The Kowloon-Walled City
The Kowloon-Walled city is not only an important part of Hong Kong history, but it also inspired the cyberpunk genre since its first adaptation in Blade Runner (1982) and the anime Ghost in the Shell (1995).

The Walled City, demolished in 1993, was a self-governed slum independent of the British and Chinese government rule with some illegal business and criminal activities going on.
“It is the lawlessness, the ruling not of the authority but the triads in KWC sets the atmosphere of the cyberpunk stories, where the protagonists often use the methods outside the system- the cyberspace, the hackers, to rebel against the authority,” said Mak.

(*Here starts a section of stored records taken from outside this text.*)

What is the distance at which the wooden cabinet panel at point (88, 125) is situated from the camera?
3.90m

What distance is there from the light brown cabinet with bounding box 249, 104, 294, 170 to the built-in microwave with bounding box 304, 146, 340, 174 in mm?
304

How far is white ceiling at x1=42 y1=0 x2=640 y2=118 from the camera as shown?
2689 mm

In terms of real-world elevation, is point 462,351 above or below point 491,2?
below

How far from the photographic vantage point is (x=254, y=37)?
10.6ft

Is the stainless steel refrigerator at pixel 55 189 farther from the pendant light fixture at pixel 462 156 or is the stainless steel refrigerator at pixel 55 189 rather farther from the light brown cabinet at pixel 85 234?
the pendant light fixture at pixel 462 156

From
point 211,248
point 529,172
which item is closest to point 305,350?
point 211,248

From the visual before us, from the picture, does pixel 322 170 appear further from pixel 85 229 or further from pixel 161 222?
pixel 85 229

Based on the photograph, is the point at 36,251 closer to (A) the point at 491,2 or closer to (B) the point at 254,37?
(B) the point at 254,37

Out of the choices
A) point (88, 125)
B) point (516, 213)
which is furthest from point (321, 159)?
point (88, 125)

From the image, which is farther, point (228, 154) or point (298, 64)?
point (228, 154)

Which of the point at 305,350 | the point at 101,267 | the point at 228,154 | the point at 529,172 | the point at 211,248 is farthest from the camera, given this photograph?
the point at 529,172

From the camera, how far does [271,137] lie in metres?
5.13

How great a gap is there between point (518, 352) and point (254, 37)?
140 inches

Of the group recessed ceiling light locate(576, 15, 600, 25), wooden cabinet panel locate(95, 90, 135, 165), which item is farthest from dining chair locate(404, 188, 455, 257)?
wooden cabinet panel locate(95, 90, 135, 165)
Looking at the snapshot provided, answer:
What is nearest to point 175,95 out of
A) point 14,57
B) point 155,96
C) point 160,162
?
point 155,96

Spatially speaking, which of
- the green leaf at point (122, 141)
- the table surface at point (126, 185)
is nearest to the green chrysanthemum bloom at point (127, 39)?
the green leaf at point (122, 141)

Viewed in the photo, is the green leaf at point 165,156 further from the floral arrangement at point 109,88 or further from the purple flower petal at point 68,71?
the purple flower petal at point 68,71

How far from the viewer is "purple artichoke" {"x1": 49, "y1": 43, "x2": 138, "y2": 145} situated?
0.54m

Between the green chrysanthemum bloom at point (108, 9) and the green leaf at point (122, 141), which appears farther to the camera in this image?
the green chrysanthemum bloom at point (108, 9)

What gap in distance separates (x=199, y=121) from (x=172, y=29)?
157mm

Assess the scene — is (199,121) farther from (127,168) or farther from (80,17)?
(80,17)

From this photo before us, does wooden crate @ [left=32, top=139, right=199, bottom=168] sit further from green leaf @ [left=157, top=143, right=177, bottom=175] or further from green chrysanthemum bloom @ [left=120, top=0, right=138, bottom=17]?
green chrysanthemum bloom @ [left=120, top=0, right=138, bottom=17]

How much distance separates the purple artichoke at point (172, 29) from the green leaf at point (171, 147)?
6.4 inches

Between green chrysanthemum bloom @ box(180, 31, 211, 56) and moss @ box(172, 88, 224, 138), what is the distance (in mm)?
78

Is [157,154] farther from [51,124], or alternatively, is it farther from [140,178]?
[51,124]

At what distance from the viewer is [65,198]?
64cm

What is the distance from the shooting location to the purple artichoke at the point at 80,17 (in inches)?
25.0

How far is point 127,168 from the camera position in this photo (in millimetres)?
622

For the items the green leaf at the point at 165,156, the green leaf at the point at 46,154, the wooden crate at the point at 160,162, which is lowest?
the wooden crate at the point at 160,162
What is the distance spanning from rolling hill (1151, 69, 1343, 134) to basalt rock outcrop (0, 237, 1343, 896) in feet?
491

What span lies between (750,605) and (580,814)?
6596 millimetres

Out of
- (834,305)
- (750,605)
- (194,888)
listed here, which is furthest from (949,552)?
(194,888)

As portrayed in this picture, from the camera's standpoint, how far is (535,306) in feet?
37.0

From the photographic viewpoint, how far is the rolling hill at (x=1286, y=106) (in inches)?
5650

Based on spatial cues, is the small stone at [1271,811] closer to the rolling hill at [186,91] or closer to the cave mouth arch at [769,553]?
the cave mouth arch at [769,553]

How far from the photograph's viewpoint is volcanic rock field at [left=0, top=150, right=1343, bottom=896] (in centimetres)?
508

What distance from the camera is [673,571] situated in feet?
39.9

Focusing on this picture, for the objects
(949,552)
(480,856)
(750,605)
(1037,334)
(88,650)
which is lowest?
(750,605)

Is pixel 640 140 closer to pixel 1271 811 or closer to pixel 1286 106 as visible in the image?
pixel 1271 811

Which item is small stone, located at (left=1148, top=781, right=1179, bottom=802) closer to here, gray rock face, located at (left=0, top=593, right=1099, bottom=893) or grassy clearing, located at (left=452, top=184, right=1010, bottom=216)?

Magnan-Park also thinks the Walled city represented “an actual underworld in action”, that in cyberpunk narratives serves as the “ripe zones to initiate narrative intrigue and allow characters who would otherwise not meet socially have a means to meet clandestinely”
Hong Kong as a Cosmopolitan City
Hong Kong is a metropolis where you can find cuisines and brands from all over the world; it is also a city inhibiting people from diverse cultural backgrounds.
Mak said the co-existence of different cultures in a city like Hong Kong would help accelerate cultural evolution, as there are more contacts and clashes between cultures.
The interconnection of cultures correlates to the features of cyberpunk work, as Mak added, “Cyberpunk is characterized by the interconnection of cyberspace, where it enables open-source software and allows corporation and discussion, so it speeds up the production time.”
The General Postmodern Atmosphere
Leiya Lee, a professor specializing in film theory and film-philosophy at the University of Hong Kong, said the people nowadays are living in a postmodern time, which shows the “tendency of going back, (something) of regress and backward progression.” This, Lee said, consequently makes the looks of Hong Kong ideal to represent a future city, especially with its old-styled neon lights and decaying buildings.

“If you pick a film like Looper or Blade Runner 2049, it’s precise because of the really old stuff that the filmmakers put there you feel it’s the future…” said Lee.
“Think of environmental protection, the way to progress is to regress, use less plastic, use less fuel, use less of the stuff that had made civilizations more advanced than they once were without these resources.”